FRAGMENTO FUENTE:
::::::::

Los heraldos de la anarquía

No se sabe en Europa lo que me cuesta mantener el equilibrio en algunas de estas regiones. Parecerá fábula lo que podemos decir de mis servicios, semejantes a los de aquel condenado que llevaba su enorme peso hasta la cumbre para volverse rodando con él otra vez al abismo. Yo me hallo luchando contra los esfuerzos combinados de un mundo; de mi parte estoy solo, y la lucha, por lo mismo, es muy desigual: así, debo ser vencido. La historia misma no me muestra un ejemplo capaz de alentarme; ni aún la fábula nos enseña este prodigio. SIMÓN BOLÍVAR

Habiendo un reguero de pólvora es fácil provocar un incendio cuando cae una chispa. JOSÉ ANTONIO PÁEZ

Venganza de Páez. En pos de las huellas de Boves. Claudicación de Bolívar. «La guerra civil está evitada» Rebelión del civilismo granadino y de la aristocracia peruana. El quinto Congreso de Colombia.

No bien entrevistó Páez la extensión y características del acuerdo a que llegaron el Libertador y Santander, comprendió que estaba gravemente amenazado si no hacía extensivo a toda la comunidad venezolana el interés por ayudar su causa. Entonces asumió el papel de jefe de una rebelión armada contra el gobierno constitucional y se dedicó a estimular aquellas pasiones populares e intereses de clases que, desencadenados con terrible violencia durante la guerra de emancipación, habían hecho imposible al pueblo venezolano encontrar una fórmula de armonía social distinta del simple predominio de la fuerza militar. El agitador y guerrillero natos que había en él sustituyeron pronto al agente del gobierno y defensor, por lo mismo, del orden público, y mientras el intrigante Peña –su principal consejero- trabajaba en Caracas con los sectores sociales interesados en la separación de Venezuela de la Nueva Granada, Páez tomaba el camino de los Llanos en dirección al Apure, levantaba en las praderas, donde un día se oyeron los gritos de odio de Boves, las mismas banderas que el caudillo español –las banderas del odio de clases y colores-, y repetía las consignas de venganza de los «pardos» contra las minorías blancas. Dejando a un lado sus vistosos uniformes de general, lucidos con orgullo en los salones de la aristocracia caraqueña cuando se entendía con ella en virtud de sus planes monarquistas, Páez volvió a vestir como los rudos llaneros, y en las praderas de Calabozo y el Apure reunió nuevamente a esas hordas de guerreros, en cuyo espíritu el odio de razas todavía mantenía viva la simpatía por los antiguos caudillos populares de España.

El eco del grito ¡Revolución!, en boca del fiero caudillo tuvo poderosas resonancias en aquellos pueblos divididos por «el odio de castas, y las semillas de ese odio, arrastradas por el huracán revolucionario hacia oriente, prendieron sin dificultad en Cumaná y Maturín, donde todavía se mantenía vivo el recuerdo de la gesta racista de Piar. Así, la revuelta que en aquellas regiones intentaron desencadenar los agentes de Páez contra Bermúdez, por su fidelidad al gobierno constitucional, perdió rápidamente la fisonomía de una lucha entre leales y enemigos de la Constitución, para adquirir las características de una contienda de razas, en la cual revivían los sangrientos espectáculos de los tiempos de Boves.

::::::::

DATOS DEL EJERCICIO:

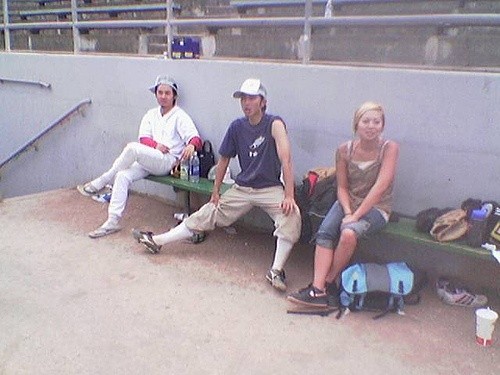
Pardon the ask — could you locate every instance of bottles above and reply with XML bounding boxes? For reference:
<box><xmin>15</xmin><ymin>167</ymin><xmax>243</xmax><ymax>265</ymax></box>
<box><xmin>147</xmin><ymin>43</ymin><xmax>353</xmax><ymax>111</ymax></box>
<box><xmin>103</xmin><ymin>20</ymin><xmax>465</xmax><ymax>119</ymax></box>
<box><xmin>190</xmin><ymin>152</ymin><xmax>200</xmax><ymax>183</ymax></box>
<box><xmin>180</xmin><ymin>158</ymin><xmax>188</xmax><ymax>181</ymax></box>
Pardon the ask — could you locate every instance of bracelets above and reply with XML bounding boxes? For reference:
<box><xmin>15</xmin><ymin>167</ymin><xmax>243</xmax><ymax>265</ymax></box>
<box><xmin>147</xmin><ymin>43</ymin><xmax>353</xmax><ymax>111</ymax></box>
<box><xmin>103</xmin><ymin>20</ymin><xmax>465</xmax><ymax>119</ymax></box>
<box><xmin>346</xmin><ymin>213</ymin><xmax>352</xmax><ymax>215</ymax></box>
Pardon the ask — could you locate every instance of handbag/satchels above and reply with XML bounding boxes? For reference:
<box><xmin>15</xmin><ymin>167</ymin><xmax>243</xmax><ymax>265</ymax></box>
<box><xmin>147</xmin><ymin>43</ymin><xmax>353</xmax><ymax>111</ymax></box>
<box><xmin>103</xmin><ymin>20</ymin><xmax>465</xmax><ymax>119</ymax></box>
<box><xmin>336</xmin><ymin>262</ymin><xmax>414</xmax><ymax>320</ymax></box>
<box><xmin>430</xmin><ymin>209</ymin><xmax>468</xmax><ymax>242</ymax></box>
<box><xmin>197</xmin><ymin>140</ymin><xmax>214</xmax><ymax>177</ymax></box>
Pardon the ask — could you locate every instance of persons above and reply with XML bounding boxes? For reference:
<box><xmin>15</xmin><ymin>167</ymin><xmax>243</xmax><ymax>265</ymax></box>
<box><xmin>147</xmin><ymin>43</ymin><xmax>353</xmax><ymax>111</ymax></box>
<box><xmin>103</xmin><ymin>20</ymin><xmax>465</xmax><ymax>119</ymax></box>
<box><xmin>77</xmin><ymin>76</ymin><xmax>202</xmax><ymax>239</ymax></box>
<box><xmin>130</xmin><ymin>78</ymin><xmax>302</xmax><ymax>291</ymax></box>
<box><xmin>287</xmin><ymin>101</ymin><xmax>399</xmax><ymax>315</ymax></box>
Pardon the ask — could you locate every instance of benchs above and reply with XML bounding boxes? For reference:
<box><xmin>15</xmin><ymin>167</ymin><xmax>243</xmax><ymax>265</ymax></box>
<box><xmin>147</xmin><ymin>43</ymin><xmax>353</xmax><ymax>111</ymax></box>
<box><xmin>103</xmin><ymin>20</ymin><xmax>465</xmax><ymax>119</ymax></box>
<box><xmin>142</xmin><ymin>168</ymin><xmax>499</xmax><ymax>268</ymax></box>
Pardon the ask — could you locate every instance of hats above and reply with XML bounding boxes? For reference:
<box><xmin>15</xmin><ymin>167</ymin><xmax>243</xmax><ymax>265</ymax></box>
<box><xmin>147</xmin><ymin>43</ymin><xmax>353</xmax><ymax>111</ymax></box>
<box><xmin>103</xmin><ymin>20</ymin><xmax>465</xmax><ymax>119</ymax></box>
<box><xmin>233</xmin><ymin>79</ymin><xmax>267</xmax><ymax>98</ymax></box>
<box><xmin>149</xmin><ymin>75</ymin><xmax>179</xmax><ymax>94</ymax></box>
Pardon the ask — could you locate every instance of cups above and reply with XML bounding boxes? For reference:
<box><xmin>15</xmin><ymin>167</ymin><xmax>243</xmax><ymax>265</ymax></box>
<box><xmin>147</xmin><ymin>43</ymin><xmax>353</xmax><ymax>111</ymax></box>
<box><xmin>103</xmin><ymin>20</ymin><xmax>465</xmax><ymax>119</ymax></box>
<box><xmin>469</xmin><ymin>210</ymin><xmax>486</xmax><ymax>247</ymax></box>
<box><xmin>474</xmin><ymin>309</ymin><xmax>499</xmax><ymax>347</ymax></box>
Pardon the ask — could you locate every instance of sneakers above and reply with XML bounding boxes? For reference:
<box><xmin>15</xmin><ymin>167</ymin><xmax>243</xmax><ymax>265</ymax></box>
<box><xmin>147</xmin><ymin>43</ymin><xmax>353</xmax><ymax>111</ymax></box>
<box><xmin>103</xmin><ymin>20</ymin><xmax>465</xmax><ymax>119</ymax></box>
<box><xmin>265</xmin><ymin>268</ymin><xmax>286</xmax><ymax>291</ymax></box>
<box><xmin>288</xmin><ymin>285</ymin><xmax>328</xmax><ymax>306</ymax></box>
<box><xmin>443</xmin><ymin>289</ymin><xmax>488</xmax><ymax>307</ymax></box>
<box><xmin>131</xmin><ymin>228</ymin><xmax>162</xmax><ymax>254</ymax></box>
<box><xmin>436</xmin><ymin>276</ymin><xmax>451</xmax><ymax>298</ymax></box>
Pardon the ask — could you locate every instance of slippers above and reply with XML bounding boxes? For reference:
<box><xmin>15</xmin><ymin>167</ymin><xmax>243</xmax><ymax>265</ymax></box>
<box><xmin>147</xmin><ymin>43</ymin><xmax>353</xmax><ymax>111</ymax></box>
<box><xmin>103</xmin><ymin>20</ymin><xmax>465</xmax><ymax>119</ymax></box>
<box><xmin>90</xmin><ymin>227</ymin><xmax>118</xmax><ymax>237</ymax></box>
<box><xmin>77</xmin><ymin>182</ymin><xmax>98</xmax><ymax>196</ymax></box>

::::::::

TAREAS:
(a) Reescribe como CSV de dos columnas, entrada y salida, los registros que van desde la línea que contiene "Pardon the ask — could you locate every instance of sneakers" hasta el final de los registros, ambos extremos incluidos. Cada fila debe contener una entrada con su salida, cada una en un campo entre comillas y con los saltos de línea convertidos en espacios.
(b) Continúa el fragmento sobre la rebelión de Páez a partir de donde termina.
El fragmento y los registros proceden de fuentes distintas.

RESPUESTAS EN ORDEN:
(a)
entrada,salida
"Pardon the ask — could you locate every instance of sneakers above and reply with XML bounding boxes? For reference: <box><xmin>15</xmin><ymin>167</ymin><xmax>243</xmax><ymax>265</ymax></box> <box><xmin>147</xmin><ymin>43</ymin><xmax>353</xmax><ymax>111</ymax></box> <box><xmin>103</xmin><ymin>20</ymin><xmax>465</xmax><ymax>119</ymax></box>","<box><xmin>265</xmin><ymin>268</ymin><xmax>286</xmax><ymax>291</ymax></box> <box><xmin>288</xmin><ymin>285</ymin><xmax>328</xmax><ymax>306</ymax></box> <box><xmin>443</xmin><ymin>289</ymin><xmax>488</xmax><ymax>307</ymax></box> <box><xmin>131</xmin><ymin>228</ymin><xmax>162</xmax><ymax>254</ymax></box> <box><xmin>436</xmin><ymin>276</ymin><xmax>451</xmax><ymax>298</ymax></box>"
"Pardon the ask — could you locate every instance of slippers above and reply with XML bounding boxes? For reference: <box><xmin>15</xmin><ymin>167</ymin><xmax>243</xmax><ymax>265</ymax></box> <box><xmin>147</xmin><ymin>43</ymin><xmax>353</xmax><ymax>111</ymax></box> <box><xmin>103</xmin><ymin>20</ymin><xmax>465</xmax><ymax>119</ymax></box>","<box><xmin>90</xmin><ymin>227</ymin><xmax>118</xmax><ymax>237</ymax></box> <box><xmin>77</xmin><ymin>182</ymin><xmax>98</xmax><ymax>196</ymax></box>"

(b)
Tal fue el conjunto de alarmantes circunstancias que obligó al gobernador de la provincia de Carabobo, Fernando Peñalver, a enviar al gobierno el siguiente informe reservado, por conducto del capitán Austria: «Se desconfía –decía en él-, con bastante fundamento, de las tropas de línea, reducidas en el día a tres batallones con cerca de 2000 hombres, uno de los cuales es de nueva creación y su comandante y oficiales manifiestan el mejor espíritu en favor del orden constitucional… Los principales autores de la revolución piensan en último evento acogerse a la clase antiguamente denominada de "pardos", o echarse en brazos de los españoles. Para lo primero han tenido el cuidado de diseminar especies ridículas y calumniosas contra el Gobierno y aun contra el mismo Libertador… El general Páez pasó a los llanos de Calabozo y Bajo Apure, a organizar escuadrones de caballería y fomentar la opinión en favor de la revolución. Ha empleado a muchos oficiales llaneros que pertenecían al ejército español. En todo evento los llanos de Apure serán el punto de retirada de los revolucionarios».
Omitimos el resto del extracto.